Hiç kuşku yok ki kahin değilim ve geleceği okuyamıyorum. Ama Foucault’yu okudum. Ve onun sayesinde anlıyorum bir darbeyi gerekçe yaparak yaratılan bu KHK ortamında “FETÖ” ile barış akademisyenleri; onlarla sohbet, arkadaşlık ve evlilik programları ve onlarla da gıda takviyeleri arasındaki ilişkiyi. Öyle ya Foucault’ya göre rejim, “başlı başına bir yaşama sanatıdır”. Çünkü ister gıda takviyesi ister şeker ya da başka bir gıdayı yeme yasağı olarak rejim, beden ile ruh arasında bir köprü kurarak bireyin hem bedeninin hem de ruhunun fethedilmesini sağlar. Bu bağlamda Reis’in var etmek istediği ve referandum ile oldukça yol aldığı biyoiktidar, hem “sağlam” ve “normalize” edilmiş bir vücudu hem de aynı özelliklere sahip bir kafayı inşa etmeyi arzulamaktadır. Bu noktada yayımlanan KHK’larda ihraç edilen akademisyenler ile kamu çalışanları ve kapatılan dernekler düşüncemizin; iptal edilen arkadaş bulma programları ve yasaklanan takviye edici gıdalar ise bedenimizin ihlal etmemesi gereken sınırı oluştururlar.

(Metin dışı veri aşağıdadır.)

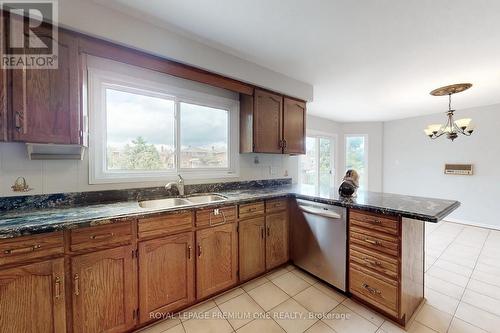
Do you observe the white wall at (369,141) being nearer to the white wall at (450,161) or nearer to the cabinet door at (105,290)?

Birkaç yıl önce tıp bağlamında biyoiktidar için yazdığımız bir yazıyı “Kullanıcılar” için yazıyorum diyecektir Foucault, “okuyucular için değil”. Haliyle bizim burada yaptığımız bir kullanma kılavuzu sunmak olabilir sadece, nasıl kullanılacağı ise tıp pratiğini icra edenlere kalmıştır diyerek tamamlamıştık.[5]

Hâlâ aynı yerdeyim(z). Sorun ve çözüm yazılanları kullanabilmemizde, pratiğimizde saklı.

Hâsılı kelam her şey o lostra dükkânında saklı...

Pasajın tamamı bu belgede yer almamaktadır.